The for rent signs have arrived at the now-vacant Angelica Kitchen at 300 E. 12th St. at Second Avenue... the listing isn't live yet at the Newmark Grubb Knight Frank website.

Leslie McEachern's vegan restaurant, which first opened on St. Mark's Place in 1976, shut down after service on April 7. McEachern said that "making the numbers work week in and week out is just not viable for us anymore."


[Photo by Steven]

In 2014, McEachern signed a new 5-year-lease for $21,000-plus a month. There is speculation among some Angelica faithful that the asking rent will be north of $30,000 a month.

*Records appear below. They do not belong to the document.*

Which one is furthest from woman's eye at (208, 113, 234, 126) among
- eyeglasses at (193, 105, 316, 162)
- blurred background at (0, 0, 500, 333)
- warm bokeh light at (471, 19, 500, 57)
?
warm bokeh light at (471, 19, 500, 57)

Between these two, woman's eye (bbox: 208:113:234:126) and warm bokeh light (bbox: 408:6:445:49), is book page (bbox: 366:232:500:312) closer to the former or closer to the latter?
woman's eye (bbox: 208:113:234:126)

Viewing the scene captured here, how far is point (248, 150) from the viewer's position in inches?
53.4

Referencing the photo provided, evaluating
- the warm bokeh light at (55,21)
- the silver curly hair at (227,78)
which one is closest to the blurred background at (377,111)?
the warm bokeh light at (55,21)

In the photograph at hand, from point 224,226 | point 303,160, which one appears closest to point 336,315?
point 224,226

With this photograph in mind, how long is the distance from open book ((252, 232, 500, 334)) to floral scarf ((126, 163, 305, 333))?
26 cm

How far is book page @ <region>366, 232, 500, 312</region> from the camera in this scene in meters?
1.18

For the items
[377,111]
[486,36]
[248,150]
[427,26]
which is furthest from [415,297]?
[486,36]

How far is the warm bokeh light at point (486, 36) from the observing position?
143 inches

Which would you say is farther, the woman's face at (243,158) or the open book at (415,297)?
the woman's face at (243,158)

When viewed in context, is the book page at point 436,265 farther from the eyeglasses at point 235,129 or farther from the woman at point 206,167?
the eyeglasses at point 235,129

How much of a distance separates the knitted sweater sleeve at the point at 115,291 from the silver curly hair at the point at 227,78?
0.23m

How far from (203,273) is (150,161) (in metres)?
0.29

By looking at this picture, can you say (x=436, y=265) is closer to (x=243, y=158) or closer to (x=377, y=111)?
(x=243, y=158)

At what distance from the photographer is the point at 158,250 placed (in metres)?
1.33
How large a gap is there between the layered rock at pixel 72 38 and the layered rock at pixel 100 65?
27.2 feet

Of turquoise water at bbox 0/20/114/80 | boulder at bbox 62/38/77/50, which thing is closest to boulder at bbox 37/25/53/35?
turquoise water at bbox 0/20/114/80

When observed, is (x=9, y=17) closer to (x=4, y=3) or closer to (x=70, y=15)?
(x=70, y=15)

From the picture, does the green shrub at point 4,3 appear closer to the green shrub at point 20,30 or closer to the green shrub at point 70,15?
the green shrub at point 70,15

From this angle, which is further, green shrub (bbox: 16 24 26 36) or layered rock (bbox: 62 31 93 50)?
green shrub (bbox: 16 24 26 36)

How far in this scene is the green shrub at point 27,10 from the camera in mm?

In January 2014, Shima, Angelica's next-door neighbor on Second Avenue and 12th Street, abruptly closed. The space (via the same landlord as Angelica) hit the market then for $25,400 per month. The corner has been DumplingGo, Dumpling Guo and then Hot Pot Central in the past two years.

Updated 4/20

The listing is now online. The rent is negotiable.

5 comments:

NOTORIOUS said...

Beer Store!

Anonymous said...

C'mon, Dirt Candy, time to open a second space! Hope a douchehole doesn't go here...big shoes to fill.

Bill Koehnlein said...

Let's hope that the space remains unrented and vacant for a long time to come, depriving the poor landlord of revenue he would have gotten had he not gouged Angelica Kitchen with unaffordable, exorbitant rent. The closing of this restaurant is one reason, among many, why we need commercial rent control to protect smaller, independent businesses. Of course, there is absolutely no political will to enact this. De Blasio won't push for it, the useless Rosie Mendez won't, nor will most other members of the City Council. When it comes to reigning in the landlords NYC politicians will not be the ones to do it. They are too beholden to real estate interests.

Jill W. said...

Shima was awesome :(

chris flash said...

Aside from and/or in addition to commercial rent control, two things would dissuade vulture landlords from displacing long-term businesses:

1 - NO more writing off from city/state taxes the lost income" resulting from their evicting commercial tenants. allowing the write-off makes it PAY for them to evict vs negotiate a fair rent, as they get paid either way.

2 - When landlords raise commercial rents, their real estate taxes should be increased by a factor of 10x the new rent. This would give them incentive to leave commercial tenants paying affordable rents alone.

GOOD LUCK finding ANY politician not on the take that will take the initiative to protect long-term community-based businesses!!